In 'non-blocking' mode, if there is any data returned before the encoding error, the POSIX error will not be set yet, so the channel has a chance to handle the data so far normally. Next call to Tcl_Read()/Tcl_ReadObj()/Tcl_Gets()/Tcl_GetsObj() (which normally happens in a loop or as a readable event) will return no data but only the POSIX error EILSEQ.

The functions Tcl_Write()/Tcl_WriteObj() and Tcl_Eof() don't depend on blocking mode. Tcl_Write() will always write out as many characters it can, and always sets POSIX error EILSEQ when it cannot write more due to an encoding error. Tcl_Eof() will only return true when the channel is at an EOF condition, it will return false when the channel is at an encoding error position.

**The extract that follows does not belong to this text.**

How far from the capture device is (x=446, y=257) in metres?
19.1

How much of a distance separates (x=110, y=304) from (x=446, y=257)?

The 'http' package is modified because of this change: Since the 'http' package is not prepared to handle exceptions, it can easily be left in an inconsistent state, as shown by test-case errors when the default profile was changed to 'strict'. Therefore, the 'http' package, when run in Tcl 9.0, will use the 'replace' profile. This makes the package conformant to the W3C recommendations.

The 'tcltest' package is modified to use the 'tcl8' profile for its internal channels. For this package, we don't want exceptions to disturb test-outputs. If a test-case wants to handle a surrogate, so be it, this should not disturb the testcase.

Copyright

This document has been placed in the public domain.